What this task involves:
Write the data from its start through the line containing "What value does" as a JSON list of strings, one string per line, with blank lines left out.

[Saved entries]
__________________________________________________

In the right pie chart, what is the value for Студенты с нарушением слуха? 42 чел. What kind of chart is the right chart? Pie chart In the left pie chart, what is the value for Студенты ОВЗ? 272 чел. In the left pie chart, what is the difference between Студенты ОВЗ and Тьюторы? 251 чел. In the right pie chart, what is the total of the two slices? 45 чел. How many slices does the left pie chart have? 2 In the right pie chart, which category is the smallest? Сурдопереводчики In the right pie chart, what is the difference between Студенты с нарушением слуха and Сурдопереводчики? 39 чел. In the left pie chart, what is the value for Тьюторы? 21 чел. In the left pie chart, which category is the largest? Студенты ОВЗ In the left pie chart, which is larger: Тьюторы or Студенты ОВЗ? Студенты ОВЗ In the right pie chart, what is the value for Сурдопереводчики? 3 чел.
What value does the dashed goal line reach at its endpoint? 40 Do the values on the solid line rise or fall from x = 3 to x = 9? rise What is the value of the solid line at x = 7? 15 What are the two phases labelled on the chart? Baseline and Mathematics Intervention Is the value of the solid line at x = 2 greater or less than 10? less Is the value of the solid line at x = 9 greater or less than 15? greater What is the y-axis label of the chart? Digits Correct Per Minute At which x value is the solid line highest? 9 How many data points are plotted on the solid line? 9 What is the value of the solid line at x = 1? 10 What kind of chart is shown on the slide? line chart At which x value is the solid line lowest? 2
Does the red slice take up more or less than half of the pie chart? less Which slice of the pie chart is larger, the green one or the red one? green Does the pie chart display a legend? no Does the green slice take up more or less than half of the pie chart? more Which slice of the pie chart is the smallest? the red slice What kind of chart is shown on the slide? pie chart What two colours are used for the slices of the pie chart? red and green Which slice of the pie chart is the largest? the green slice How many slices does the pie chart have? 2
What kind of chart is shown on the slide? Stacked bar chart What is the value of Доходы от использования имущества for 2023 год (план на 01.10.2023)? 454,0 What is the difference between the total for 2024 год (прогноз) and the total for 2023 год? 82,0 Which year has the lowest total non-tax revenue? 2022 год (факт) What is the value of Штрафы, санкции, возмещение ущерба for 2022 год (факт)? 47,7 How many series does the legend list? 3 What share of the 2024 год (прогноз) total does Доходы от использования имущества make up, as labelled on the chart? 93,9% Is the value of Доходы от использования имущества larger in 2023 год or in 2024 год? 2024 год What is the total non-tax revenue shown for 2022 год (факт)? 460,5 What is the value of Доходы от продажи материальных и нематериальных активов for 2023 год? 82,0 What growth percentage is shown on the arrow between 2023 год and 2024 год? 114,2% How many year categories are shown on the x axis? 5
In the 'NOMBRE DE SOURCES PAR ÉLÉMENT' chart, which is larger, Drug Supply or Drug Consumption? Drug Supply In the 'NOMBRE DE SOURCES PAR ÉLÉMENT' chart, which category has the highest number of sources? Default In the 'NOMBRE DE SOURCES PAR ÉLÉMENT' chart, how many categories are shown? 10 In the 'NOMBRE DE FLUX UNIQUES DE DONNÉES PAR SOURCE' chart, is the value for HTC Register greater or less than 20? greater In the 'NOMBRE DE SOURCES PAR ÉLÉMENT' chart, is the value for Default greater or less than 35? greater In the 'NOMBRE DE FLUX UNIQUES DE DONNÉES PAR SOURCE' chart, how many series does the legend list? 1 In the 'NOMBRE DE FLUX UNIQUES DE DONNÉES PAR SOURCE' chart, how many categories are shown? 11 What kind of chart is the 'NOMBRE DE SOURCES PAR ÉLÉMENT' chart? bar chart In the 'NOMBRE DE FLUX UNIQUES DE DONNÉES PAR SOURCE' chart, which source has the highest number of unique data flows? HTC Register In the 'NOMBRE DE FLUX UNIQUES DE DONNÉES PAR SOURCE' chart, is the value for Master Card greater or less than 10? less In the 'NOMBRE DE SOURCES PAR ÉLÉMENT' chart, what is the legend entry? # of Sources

__________________________________________________

Answer section:
[
  "In the right pie chart, what is the value for Студенты с нарушением слуха? 42 чел. What kind of chart is the right chart? Pie chart In the left pie chart, what is the value for Студенты ОВЗ? 272 чел. In the left pie chart, what is the difference between Студенты ОВЗ and Тьюторы? 251 чел. In the right pie chart, what is the total of the two slices? 45 чел. How many slices does the left pie chart have? 2 In the right pie chart, which category is the smallest? Сурдопереводчики In the right pie chart, what is the difference between Студенты с нарушением слуха and Сурдопереводчики? 39 чел. In the left pie chart, what is the value for Тьюторы? 21 чел. In the left pie chart, which category is the largest? Студенты ОВЗ In the left pie chart, which is larger: Тьюторы or Студенты ОВЗ? Студенты ОВЗ In the right pie chart, what is the value for Сурдопереводчики? 3 чел.",
  "What value does the dashed goal line reach at its endpoint? 40 Do the values on the solid line rise or fall from x = 3 to x = 9? rise What is the value of the solid line at x = 7? 15 What are the two phases labelled on the chart? Baseline and Mathematics Intervention Is the value of the solid line at x = 2 greater or less than 10? less Is the value of the solid line at x = 9 greater or less than 15? greater What is the y-axis label of the chart? Digits Correct Per Minute At which x value is the solid line highest? 9 How many data points are plotted on the solid line? 9 What is the value of the solid line at x = 1? 10 What kind of chart is shown on the slide? line chart At which x value is the solid line lowest? 2"
]